Short web captions:
_ _ _ _ _ _ _
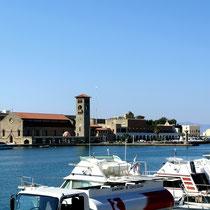 2013 | Rhodos-Stadt | «Hafenbummel» | Blick hinüber zum Uhrturm.|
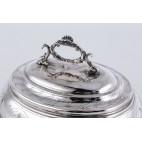 Cukiernica kryta, srebrna  szkatuła na złocony kluczyk,  Austro-Wegry – eklektyczna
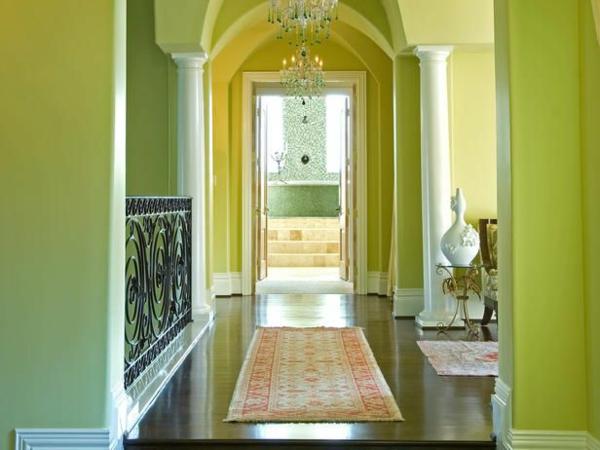 grüne farbgestaltung flur teppich dekoration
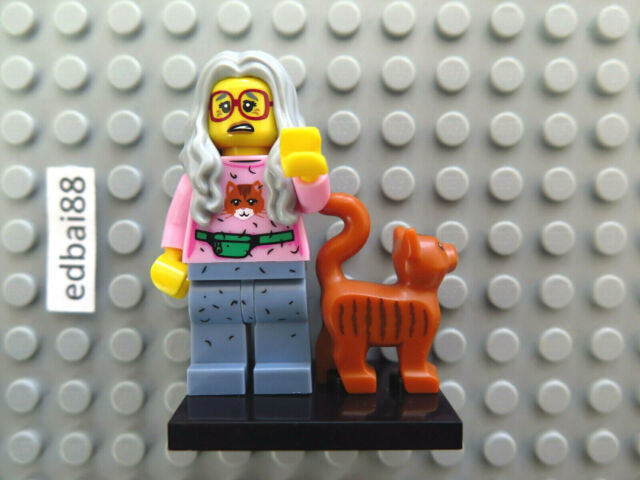LEGO Collectable Minifigures Series The Lego Movie Mrs Scratchen-Post 71004
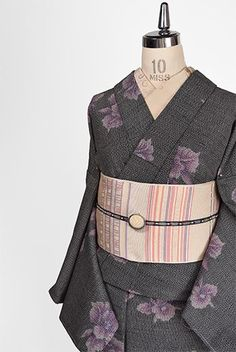 モノクロームにモーヴカラーの蘭の花美しく浮かぶウール単着物 - アンティーク着物・リサイクル着物のオンラインショップ 姉妹屋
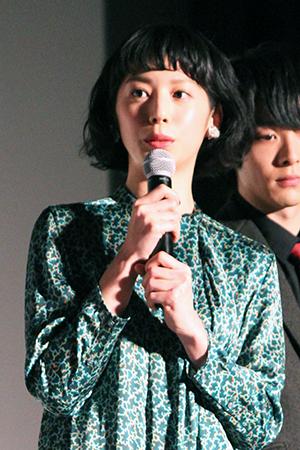 映画『伊藤くん A to E』完成披露舞台挨拶、夏帆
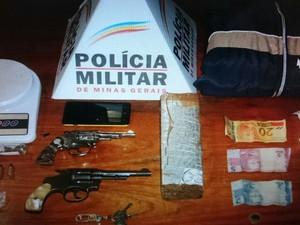 Material apreendido com os suspeitos (Foto: Polícia Militar/ Divulgação)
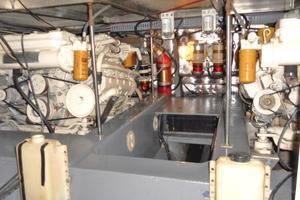 42' Carver 4207 1988 1988 Carver 4207 Aft Cabin Motor Yacht engines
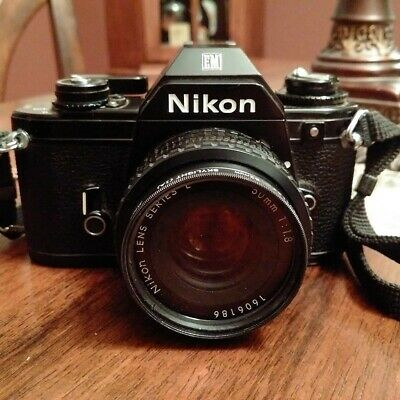 Nikon Camera EM (vintage camera), Lens Series E 50mm, 1:1,8 Good Condition !
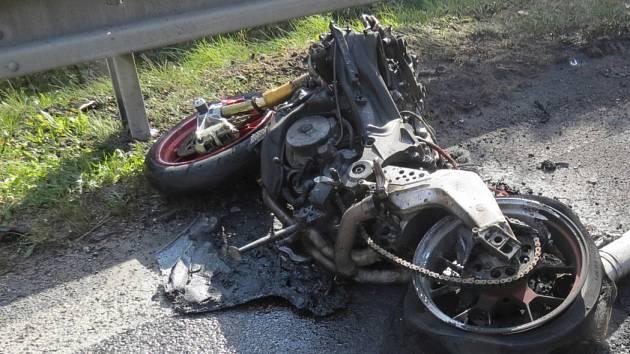Tragická dopravní nehoda se stala v rájovském kopci před Přísečnou. Zemřel při ní motorkář.
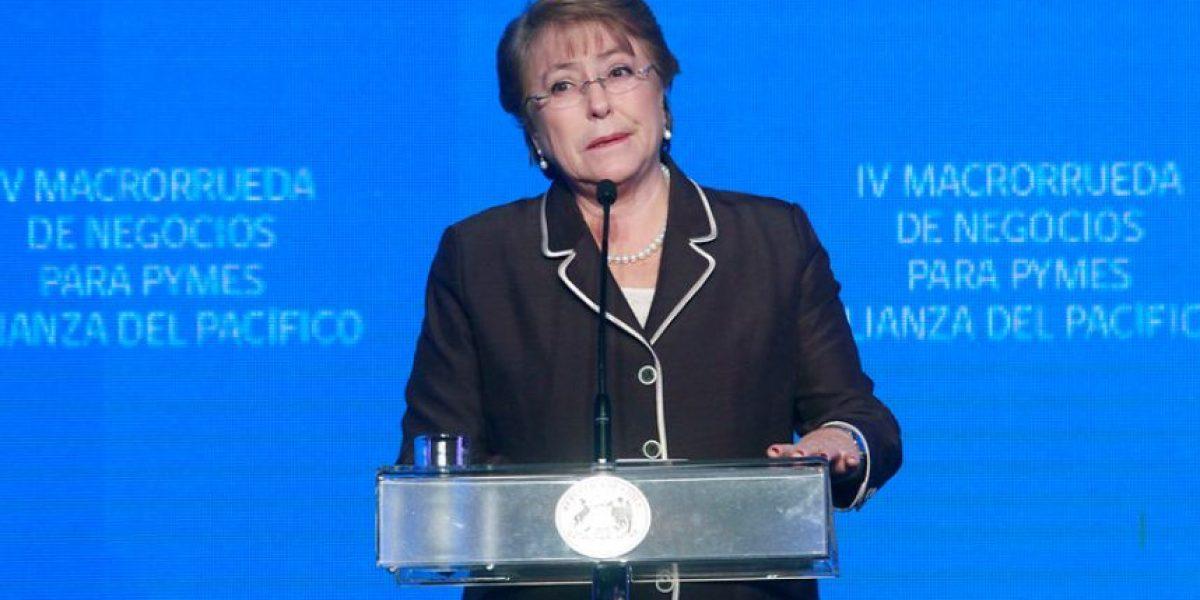 Bachelet llama a dirigentes estudiantiles a hacerse responsables de eventuales daños en marcha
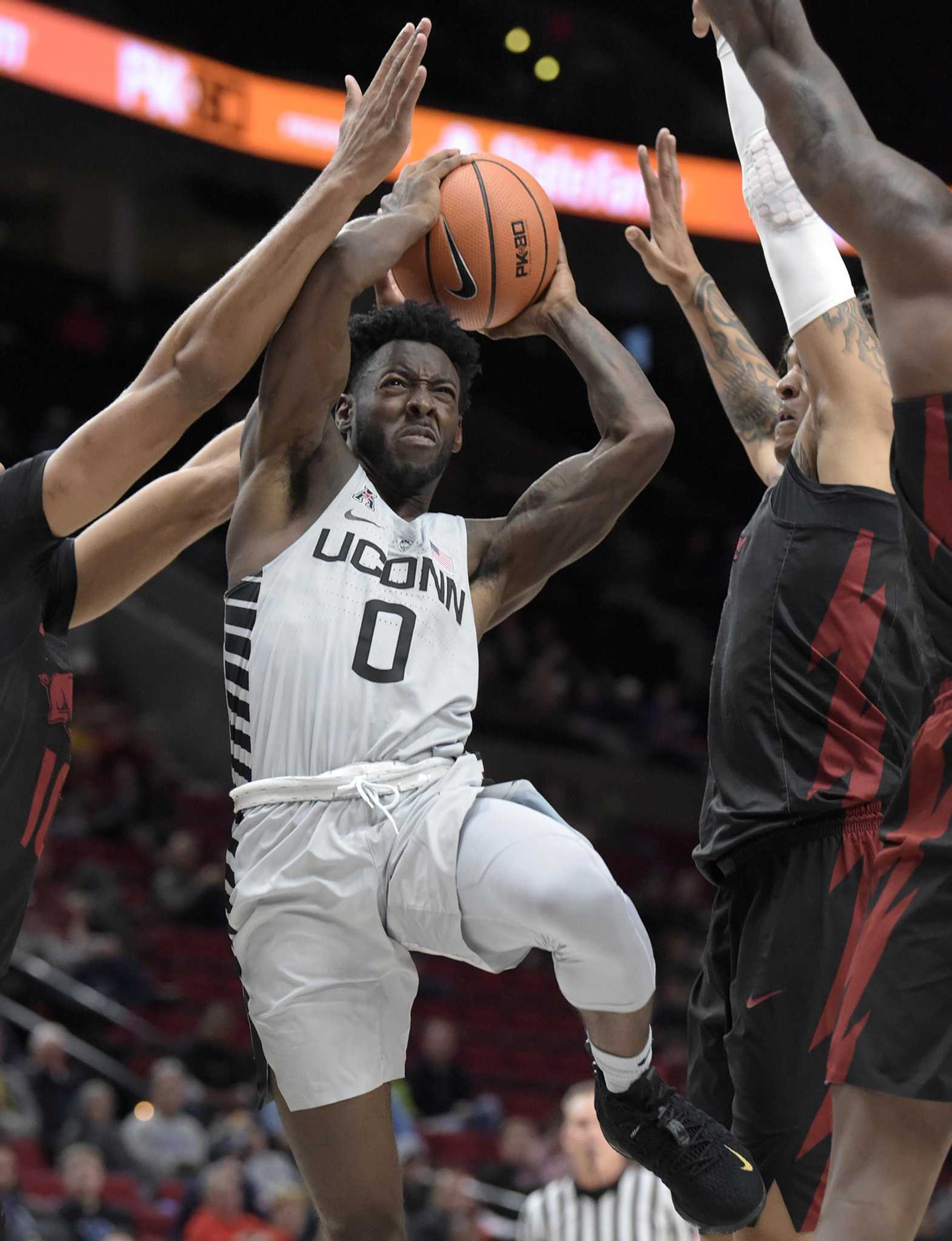 Back to the drawing board for UConn men's basketball team ...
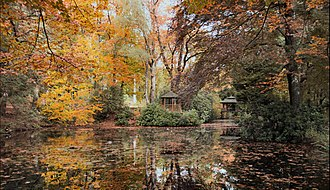 Vlodrop - Image: Autumn in Maharishis Garden (8171695143)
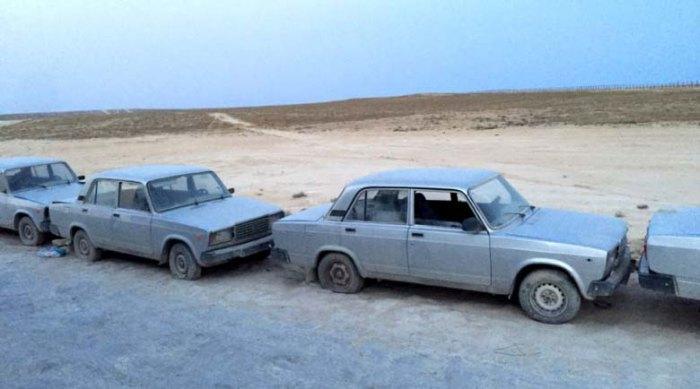 На туркмено-казахстанской границе пявилась свалка отечественных автомобилей (5 фото)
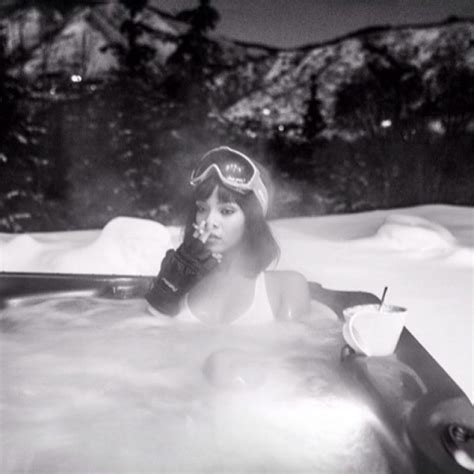 rihanna bathtub rihanna in bikini in hot tub in aspen hawtcelebs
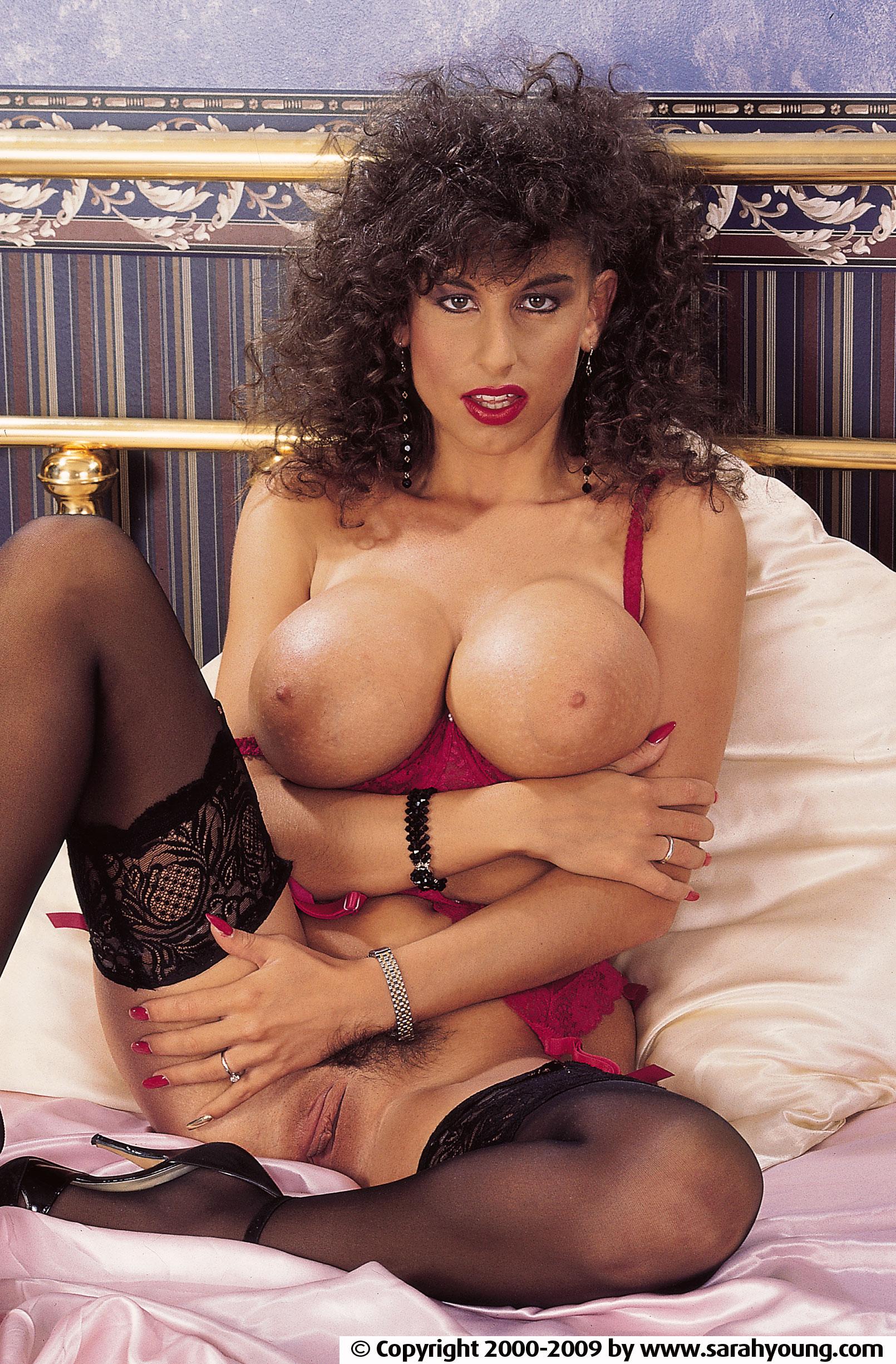Английская порнозвезда сара янг 0 фотография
_ _ _ _ _ _ _
PROBLEM TO WORK ON: I would like you to retype exactly the lines running from the one containing "rihanna bathtub rihanna" to the last line of the entries, both included, leaving all pictures out.

ANSWER TO THIS PROBLEM:
 rihanna bathtub rihanna in bikini in hot tub in aspen hawtcelebs
Английская порнозвезда сара янг 0 фотография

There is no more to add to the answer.